■ Page extract ■
╭──

Andor Episode 4 Review

Article by Kieran Burt

This week in Andor audiences see the start of another arc, focussed on Andor and a small band of rebels robbing an Imperial garrison. Audiences are also treated to the first look in Andor, showcasing the planet for the first time in an on-screen appearance since Rogue One. Both the Imperials and Mon Mothma are going through their own political upheaval. 

While Andor does pick up from the last episode, this is clearly the start of a new chain of episodes. Audiences now found that he is on Aldhani, a planet that isn’t close to anything, but one that isn’t too far away either. The Imperials have forced the locals to migrate south, built factories, and have dammed the river for their own purposes, taking it away not only as a source of water but also sacred location, for the locals, as the river used to flow to a temple. This is a great way to show the colonialist nature of the Empire, that even on worlds that aren’t particularly important to them, they will still rob its culture and beauty.

Aldhani is home to a cast of new characters, and none are happy with Andor’s presence. While none have had the chance to fully take the spotlight yet, a standout is Karis Nemik. He comes off as very nerdy and innocent, being first introduced as being asleep on guard duty, something that more extreme rebel cells (Saw received his first name drop ahead of his appearance), would behead him for. Nemik doesn’t understand the importance of the role. He is very protective of his model that’s used in the planning stage, and is quick to correct his colleagues when he gets the specifics of anything wrong. The amount of characters introduced at once is a little overwhelming, and the absence of those on Ferrix is felt, especially after how episode three finished. 

But where Andor shines this week are the events taking place on Coruscant. Finally, Disney sets meaningful on screen live-action on Coruscant, giving Star Wars fans what they’ve wanted for years. And the planet looks amazing, with the architecture coming off in a more oppressive way than in the era of the Republic, with everything being immaculately sterile, far more so that the capital should be. The high production value really shows here.

╰──

■ Data shown ■
╭──

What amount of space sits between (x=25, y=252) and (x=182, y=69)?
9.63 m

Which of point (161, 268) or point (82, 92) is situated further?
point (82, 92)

╰──

■ Exercise 1 ■
Repeat everything in the Andor review above from "This week in" down to "own political upheaval.", word for word.
■ Exercise 2 ■
Carry on the Andor episode 4 review above by writing what comes after its final sentence.

■ Task output 1 ■
This week in Andor audiences see the start of another arc, focussed on Andor and a small band of rebels robbing an Imperial garrison. Audiences are also treated to the first look in Andor, showcasing the planet for the first time in an on-screen appearance since Rogue One. Both the Imperials and Mon Mothma are going through their own political upheaval.

■ Task output 2 ■
It’s here audiences are introduced to the Imperial Security Bureau (ISB), a police force for the Empire, it’s first intended appearance in live action. It’s also a great window into the office politics inherent to the Empire. It first showcases briefings, giving the audience a clue into the types of operations that the ISB are involved in. It’s here Dedra Meero makes her first appearance, an upstart Imperial who wants to increase her power, though is forced to do it through technicalities found in her jurisdiction. This is the type of content that fleshes out an organisation, and makes it feel like a living thing, and not just another branch of the military. Meero’s face makes it clear that she won’t give up this hunt, setting the stage for more power plays.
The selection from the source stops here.